Walmart continued to benefit from growing price sensitivity, attracting shoppers across income levels and gaining market share. Second-quarter revenue reached $177.4 billion, above analyst expectations of $176.16 billion. Adjusted earnings per share of 68 cents fell short of the expected 74 cents, marking the first earnings miss in over three years. Gross margins were about flat at 24.5 percent versus 24.4 percent last quarter but missed consensus estimates of 24.9 percent. Inventory costs rose and margins ebbed, prompting a roughly 4 percent intraday share decline despite raised fiscal year sales and profit forecasts. Tariff fears weakened consumer sentiment.
Walmart's second-quarter results are showing that United States consumers across the spectrum are still flocking to the retailer's stores despite economic headwinds, but its shares have dipped as the company's margins ebbed and inventory costs rose.
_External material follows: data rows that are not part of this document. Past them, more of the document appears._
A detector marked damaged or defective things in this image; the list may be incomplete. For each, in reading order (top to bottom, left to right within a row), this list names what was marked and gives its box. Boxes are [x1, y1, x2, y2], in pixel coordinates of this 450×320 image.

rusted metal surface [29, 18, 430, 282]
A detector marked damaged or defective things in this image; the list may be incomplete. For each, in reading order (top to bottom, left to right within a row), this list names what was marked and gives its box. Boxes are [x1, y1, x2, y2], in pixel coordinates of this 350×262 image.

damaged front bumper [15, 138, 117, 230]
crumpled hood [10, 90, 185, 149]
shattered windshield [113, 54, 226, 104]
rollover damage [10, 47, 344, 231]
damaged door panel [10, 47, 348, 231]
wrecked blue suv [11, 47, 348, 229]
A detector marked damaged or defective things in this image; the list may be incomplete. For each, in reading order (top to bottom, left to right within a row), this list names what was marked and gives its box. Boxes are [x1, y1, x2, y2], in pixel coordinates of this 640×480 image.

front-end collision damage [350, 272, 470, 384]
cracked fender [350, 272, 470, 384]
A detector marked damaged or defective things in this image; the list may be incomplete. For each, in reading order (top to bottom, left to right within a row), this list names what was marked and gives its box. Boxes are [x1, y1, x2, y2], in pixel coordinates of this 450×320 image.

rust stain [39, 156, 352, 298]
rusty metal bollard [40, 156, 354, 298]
The world's largest retailer has scooped up market share from rivals as wealthier consumers frequent the store more often, worried about the effects of tariffs on prices, the company's results on Thursday showed.
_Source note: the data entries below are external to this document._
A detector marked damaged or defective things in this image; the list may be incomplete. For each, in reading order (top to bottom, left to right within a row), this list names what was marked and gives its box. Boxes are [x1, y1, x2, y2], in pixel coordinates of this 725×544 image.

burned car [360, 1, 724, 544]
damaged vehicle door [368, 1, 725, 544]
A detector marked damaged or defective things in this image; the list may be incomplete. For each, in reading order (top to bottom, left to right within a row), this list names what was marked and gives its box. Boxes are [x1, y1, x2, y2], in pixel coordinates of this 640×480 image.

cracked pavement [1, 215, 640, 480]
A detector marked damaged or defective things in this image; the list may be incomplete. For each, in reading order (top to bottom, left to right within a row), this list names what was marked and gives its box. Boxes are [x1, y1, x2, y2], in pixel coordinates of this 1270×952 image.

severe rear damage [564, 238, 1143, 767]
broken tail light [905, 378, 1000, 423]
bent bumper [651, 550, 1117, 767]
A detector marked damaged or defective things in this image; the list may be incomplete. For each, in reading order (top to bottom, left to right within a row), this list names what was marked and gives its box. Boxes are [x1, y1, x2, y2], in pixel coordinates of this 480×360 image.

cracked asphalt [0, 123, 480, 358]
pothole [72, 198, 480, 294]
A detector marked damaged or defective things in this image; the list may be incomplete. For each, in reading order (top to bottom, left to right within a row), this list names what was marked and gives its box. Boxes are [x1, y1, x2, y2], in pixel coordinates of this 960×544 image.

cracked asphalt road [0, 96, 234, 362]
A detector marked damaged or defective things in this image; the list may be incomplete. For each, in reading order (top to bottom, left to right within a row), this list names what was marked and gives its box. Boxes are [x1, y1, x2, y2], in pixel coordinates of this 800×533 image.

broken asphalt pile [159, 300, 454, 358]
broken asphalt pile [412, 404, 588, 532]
That has fueled an 85 percent surge in the stock over the last year-and-a-half that some analysts say has made its valuation too lofty. Shares were down 4 percent in midday trading in New York, as its second-quarter profit was lower than expected, registering Walmart's first earnings miss in more than three years. Investors also focused on Walmart's gross margins for the quarter, which fell short of their expectations, even though the company raised its fiscal year sales and profit forecasts.